Bone quality and mass affect bone strength (and hence fracture risk). Dual-energy X-ray absorptiometry (DXA) is used to determine the bone mass (or density). The most recent KDIGO guidelines, which were updated in 2017, propose using DXA to predict fracture in patients with CKD since low Bone Mineral Density (BMD) evaluated by DXA at the forearm, hip, and spine indicates future fracture. DXA, however, is unable to determine the type of ROD that is present or the quality of the bone tissue.

Measures of bone quality reflect bone's material characteristics, such as bone turnover, microarchitecture, mineralization, and collagen properties. The KDIGO recommendations support the use of bone histomorphometry to rule out unusual or unusual bone pathology, identify a mineralization deficit that could influence therapy choices, and assess if the patient has a high or low-turnover condition. As a result, the gold standard for assessing bone quality is a tetracycline double-labeled trans-iliac crest bone sample. The classic histological abnormalities of CKD-MBD include mixed uraemic osteodystrophy, Adynamic Bone Disease (ABD), osteomalacia, and hyperparathyroid bone disease. Unfortunately, due to the invasive nature of bone biopsies and the specific expertise needed to administer them, they are not routinely carried out in clinical practice. Additionally, bone histomorphometric analysis takes time and requires specialized knowledge. Another thing to keep in mind is that a bone biopsy only tells us about the quality of bone at one specific location (the iliac crest), at one specific time, and tells us very little about cortical bone. It has been shown that when kidney function decreases, the type of ROD alters, indicating the intricacy of CKD-MBD and its progression across the stages of CKD.

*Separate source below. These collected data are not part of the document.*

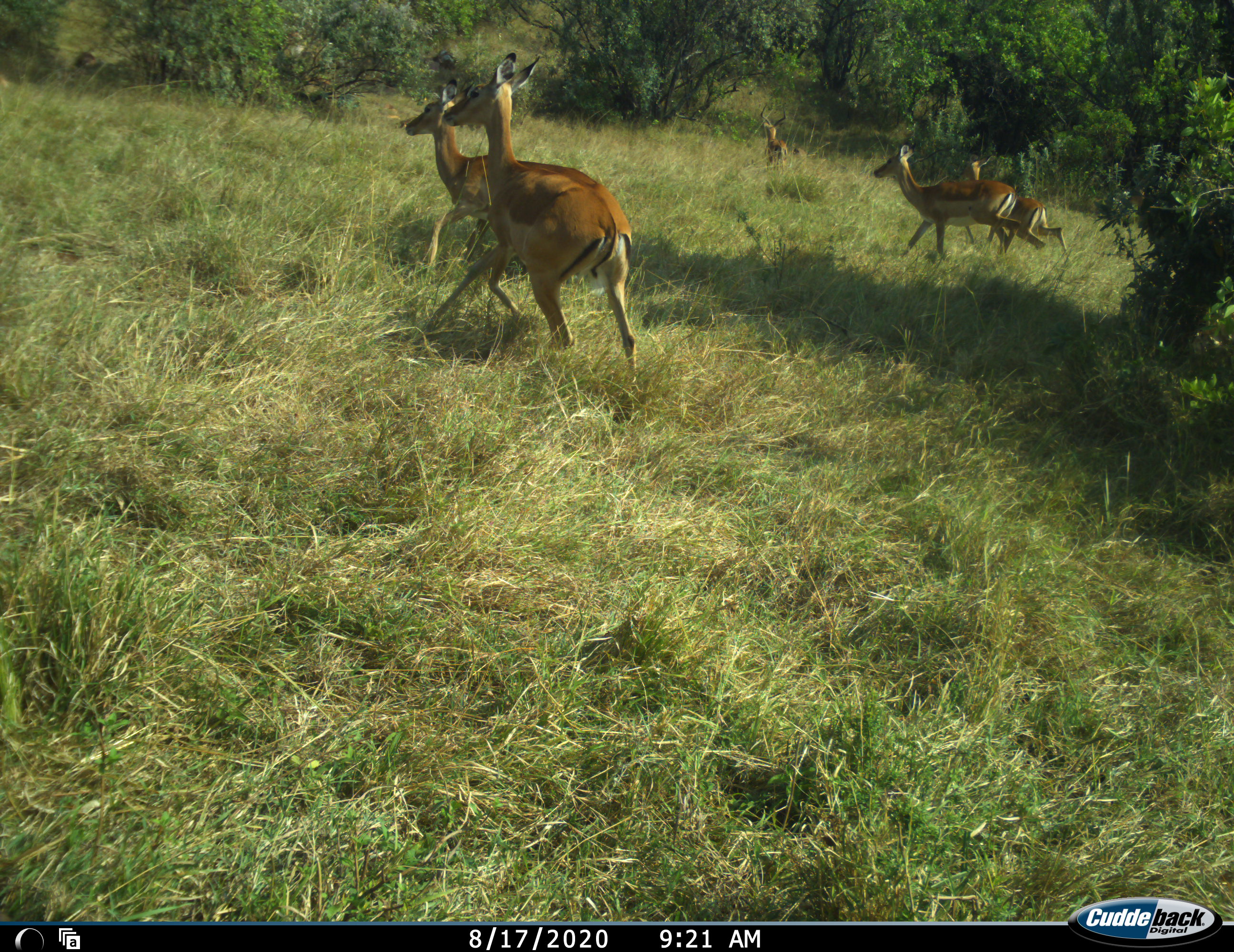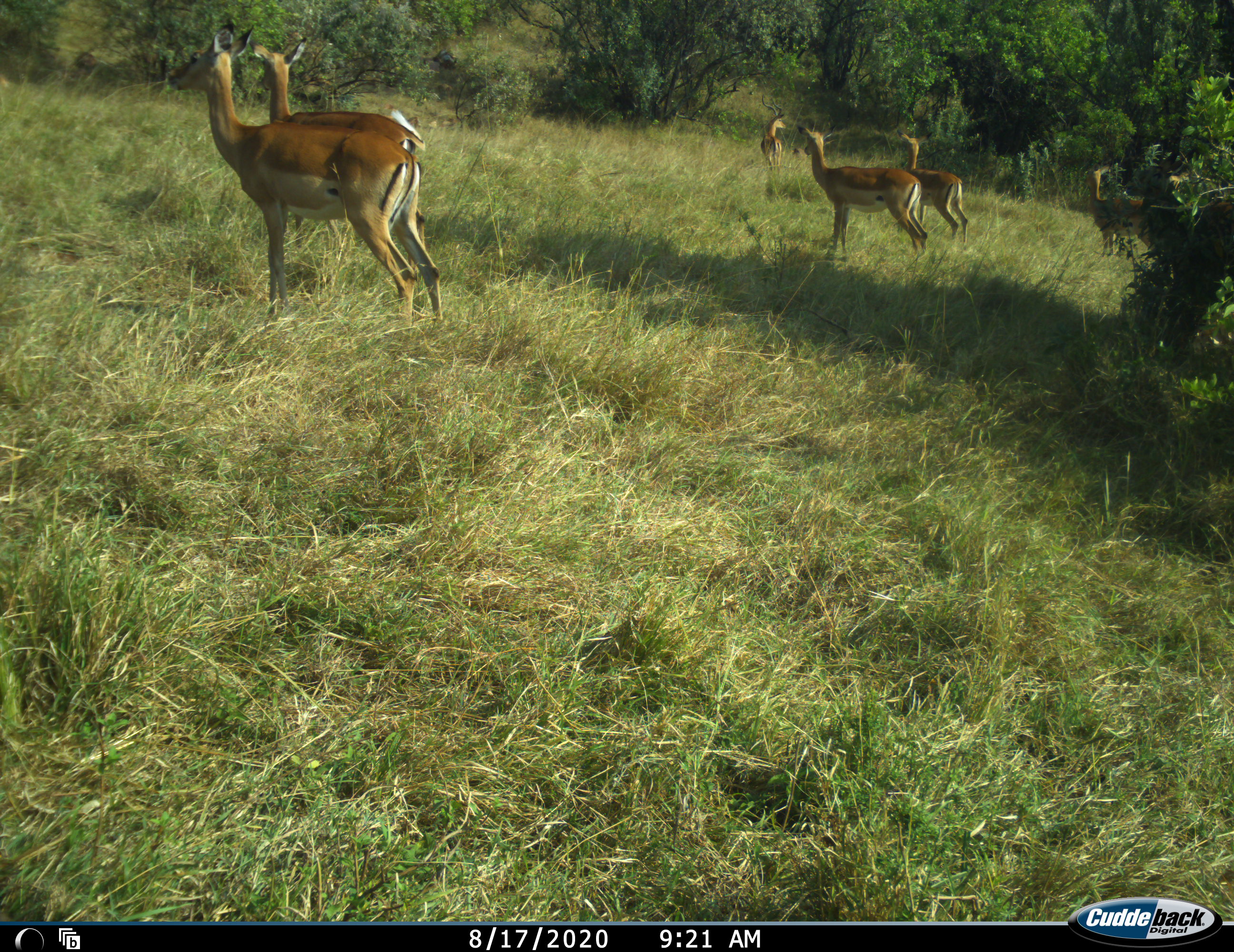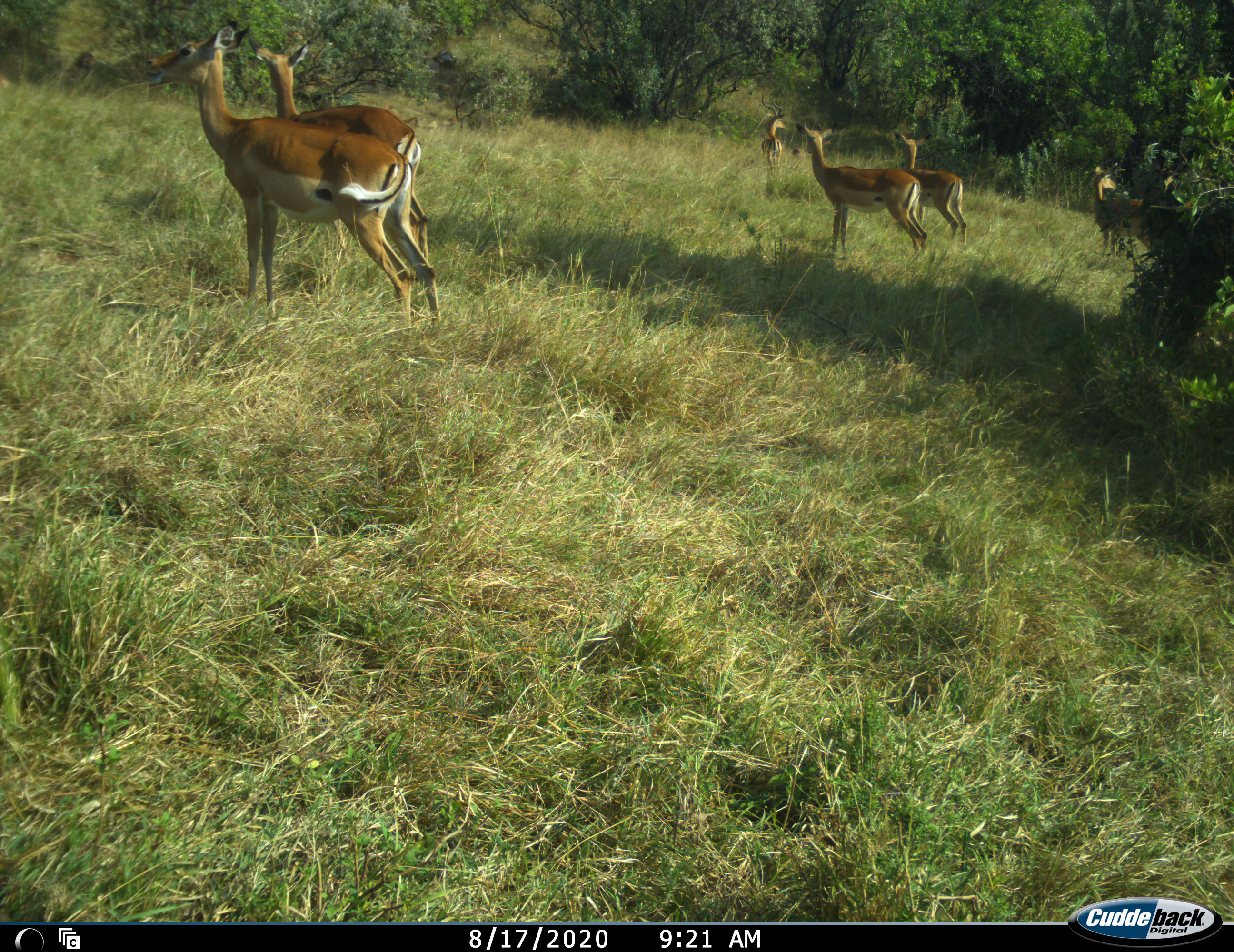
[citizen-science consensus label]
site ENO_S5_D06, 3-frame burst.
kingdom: Animalia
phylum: Chordata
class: Mammalia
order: Artiodactyla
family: Bovidae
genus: Aepyceros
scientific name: Aepyceros melampus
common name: impala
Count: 7.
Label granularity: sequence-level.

However, aberrant bone turnover has been the main focus of bone quality in the majority of studies, despite the fact that it is well-established that CKD also directly impacts the composition and quality of bone through altered mineral and vitamin D metabolism. In healthy bone, osteoclasts and osteoblasts work together to select portions of the aged or damaged bone for turnover as part of an ongoing repair process. Disruption of bone turnover in CKD might show up as high or low turnover.

Limited research has been done on the independent function that phosphate plays in determining bone fractures. Phosphate levels are typically higher in hemodialysis patients who have experienced fragility fractures in the past. In patients with normal renal function and, most crucially, even when blood phosphate levels are within the normal range, there is a relationship between greater serum phosphate levels and a higher risk of bone fracture. After adjusting for FGF-23 and PTH levels in the MrOS, the link between phosphate levels and fracture risk was still significant in CKD patients, indicating that elevated phosphate levels alone and no other mechanisms may account for the higher fracture risk in this population.